Entering edit mode
7.5 years ago
jackhiggins2017
•
0
Hi, I'm trying to install BLAST and use it on my local machine. I've installed BLAST, but I'm not quite sure why it isn't working - I've even tried throwing the blast executables (blastp, etc) and it doesn't seem to work. Here's and example output:
python myblastscript.py
Running blastp, using min e-value, retrieving hits
Extracted 1 features
BLAST-ing gene_1
ID: gene_1
Name: <unknown name>
Description: <unknown description>
Number of features: 1
Seq('MDGRRSRHTDDTDVLLRIHHVIGELPTYGYRRVWALLRRQAELDGMPAINAKRV...LEI', ExtendedIUPACProtein())
sh: blastp: command not found
query cover: 0.151515151515 max_iden: 0.95
904667897 CSK81904.1 Uncharacterised protein [Shigella sonnei] 145 264
905276864 CSH89806.1 Uncharacterised protein [Shigella sonnei] >gi 145 264
Here's snips of what's not working, essentially the blast_cline works, but it's not recognizing blastp as a function.

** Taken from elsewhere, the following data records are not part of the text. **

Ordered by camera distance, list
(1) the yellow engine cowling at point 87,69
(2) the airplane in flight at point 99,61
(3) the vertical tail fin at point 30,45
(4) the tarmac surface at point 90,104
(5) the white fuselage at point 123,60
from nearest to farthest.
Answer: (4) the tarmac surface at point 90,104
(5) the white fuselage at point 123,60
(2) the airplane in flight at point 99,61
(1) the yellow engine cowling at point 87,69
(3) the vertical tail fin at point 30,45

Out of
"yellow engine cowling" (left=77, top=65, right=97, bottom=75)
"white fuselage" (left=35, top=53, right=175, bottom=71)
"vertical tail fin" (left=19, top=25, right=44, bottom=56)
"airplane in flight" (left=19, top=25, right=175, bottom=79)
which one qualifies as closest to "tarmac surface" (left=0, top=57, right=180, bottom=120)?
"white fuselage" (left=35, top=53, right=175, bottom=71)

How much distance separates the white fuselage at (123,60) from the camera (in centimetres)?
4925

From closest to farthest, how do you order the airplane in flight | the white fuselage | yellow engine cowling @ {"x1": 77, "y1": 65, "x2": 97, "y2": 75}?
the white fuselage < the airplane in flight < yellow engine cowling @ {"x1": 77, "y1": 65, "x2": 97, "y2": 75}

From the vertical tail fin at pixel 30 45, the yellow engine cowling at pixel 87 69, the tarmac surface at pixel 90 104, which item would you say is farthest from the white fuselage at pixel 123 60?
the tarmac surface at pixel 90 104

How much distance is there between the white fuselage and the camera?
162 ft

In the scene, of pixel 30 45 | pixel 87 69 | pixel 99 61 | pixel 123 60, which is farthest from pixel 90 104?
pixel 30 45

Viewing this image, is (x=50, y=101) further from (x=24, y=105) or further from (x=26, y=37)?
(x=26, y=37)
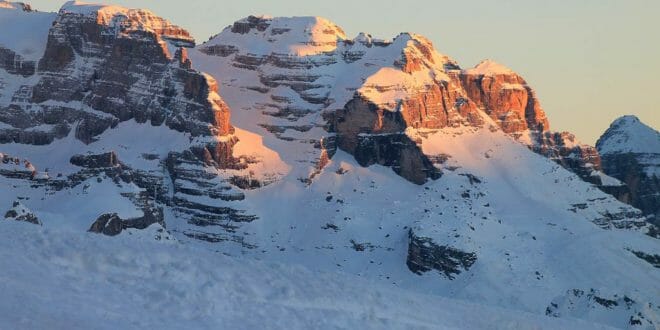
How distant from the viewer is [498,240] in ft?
618

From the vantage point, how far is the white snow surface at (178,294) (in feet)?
135

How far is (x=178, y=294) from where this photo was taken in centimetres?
4425

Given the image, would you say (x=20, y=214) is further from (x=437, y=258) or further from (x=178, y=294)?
(x=178, y=294)

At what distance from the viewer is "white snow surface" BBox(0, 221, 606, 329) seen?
41.1 m

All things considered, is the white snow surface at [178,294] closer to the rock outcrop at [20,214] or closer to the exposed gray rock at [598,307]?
the rock outcrop at [20,214]

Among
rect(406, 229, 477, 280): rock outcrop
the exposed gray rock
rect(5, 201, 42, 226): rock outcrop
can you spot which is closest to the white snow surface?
rect(5, 201, 42, 226): rock outcrop

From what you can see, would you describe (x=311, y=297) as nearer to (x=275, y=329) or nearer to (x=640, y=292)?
(x=275, y=329)

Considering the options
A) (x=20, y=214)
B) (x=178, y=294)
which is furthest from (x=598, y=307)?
(x=178, y=294)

def Blast_Features_Local(seqname):
# open contents of seq file, add features from file of orfs
# blast each file and return a single output table
# loop through ORFs and print results in outFile
blast_type="blastp" # set type of blast: n, p or x
blast_db = "nr" # use nr for protein alignments
blast_db_path = "/Users/username/Desktop/db/"
min_evalue = 0.0001
max_hits = 5
#make a call to blast
#create command line call to blast
blast_cline = NcbiblastpCommandline(query='Temp.fasta', db=blast_db_path+blast_db, evalue=min_evalue, outfmt=5, out="temp_blast.xml", max_target_seqs = max_hits)

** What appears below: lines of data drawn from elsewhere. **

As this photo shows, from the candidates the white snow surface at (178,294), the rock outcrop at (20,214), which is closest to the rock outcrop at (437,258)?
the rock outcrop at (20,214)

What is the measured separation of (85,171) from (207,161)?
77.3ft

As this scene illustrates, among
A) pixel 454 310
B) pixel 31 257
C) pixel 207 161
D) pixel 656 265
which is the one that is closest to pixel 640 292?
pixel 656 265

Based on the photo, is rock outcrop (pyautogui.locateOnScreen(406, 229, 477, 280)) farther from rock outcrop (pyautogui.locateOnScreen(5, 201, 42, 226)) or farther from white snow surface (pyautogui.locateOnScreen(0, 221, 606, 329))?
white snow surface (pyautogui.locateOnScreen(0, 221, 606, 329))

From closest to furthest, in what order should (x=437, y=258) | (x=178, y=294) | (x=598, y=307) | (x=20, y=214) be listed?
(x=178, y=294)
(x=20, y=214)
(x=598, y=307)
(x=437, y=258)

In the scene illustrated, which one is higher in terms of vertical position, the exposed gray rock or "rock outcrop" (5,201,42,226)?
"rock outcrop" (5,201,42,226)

os.system(str(blast_cline))
No idea why it's saying blastp command not found, I imported "from Bio.Blast.Applications import NcbiblastpCommandline" as well so I know that isn't the issue. Please help, thank you!!
It looks like you are not providing type of blast (
blast_type
) you want to run in your command line (not sure if that is happening based on the snippet you have provided)? Also add the directory where blast executables are installed to your$PATH
.I'm not quite sure how to add the directory to my blast executables to my $path in the script, I know my path is this, /Volumes/Macintosh HD2/usr/local/ncbi/blast/bin
How do I incorporate that into the script..
Here is how you can modify $PATH (and make the changes permanent, if you wish).
How and where did you install blast? This looks like the system is unable to find the blastp binary in your system's executable path.
I downloaded the .dmg and ran the .pkg file to install BLAST to my machine. It installed here /Volumes/Macintosh HD2/usr/local/ncbi/blast/bin
Follow's genomax2's link and you'll be all set with the installation. :)
Ok great, $PATH is now allowing the blastp function to work, but not I'm having trouble referencing the database.
And now here's the error....
Traceback (most recent call last):
I tried putting the db folder containing my databases into plasmidannotations and that isn't working either... Basically I'm not sure how to accurately reference the databases to be accessed. A commented line above the path I'm trying to work with was something that someone else had used previously but I can't quite get that to work either.... Any help appreciated.
If you want to blast against
nr
then that base name needs to be used in the command (-db /path_to/nr
). Are there several files there that start with nr*I downloaded all 50+ nr databases into a single folder, they start as nr.XX.tar.gz (XX = 00 through 55) and then unpacking each file I now have 56 folders called nr.XX (0-55) which each contain an allotment of files. To be frankly honest, I've no idea what any of the files do individually. I'm thoroughly confused as to how I'm to access all of these from the command line.. Do I need to take all of the inner files from each of the 50+ folders and place all of them in one folder? I really don't know what I'm doing at this point.
Bingo! There should also be at least one more file ending in
.pal
extension. All these files need to be in the same folder. Once you have this setup. Point-db
to/path_to_new_folder/nr
and that should do it.Agh! Ok, so all of the files should be taken out of their folders and placed in db, or only the .pal files? I'm assuming there's a .pal file in every single one, I don't have access to the main I'm doing the work on so I can't verify that and try this solution at the moment, but I want to have a good grasp when I'm able to work on it
There should be only one .pal file (which describes the pieces that form the whole nr database). Take all other files out and put them in a single folder along with the .pal file. There should be 670+ files that start with nr* (don't count the gz files).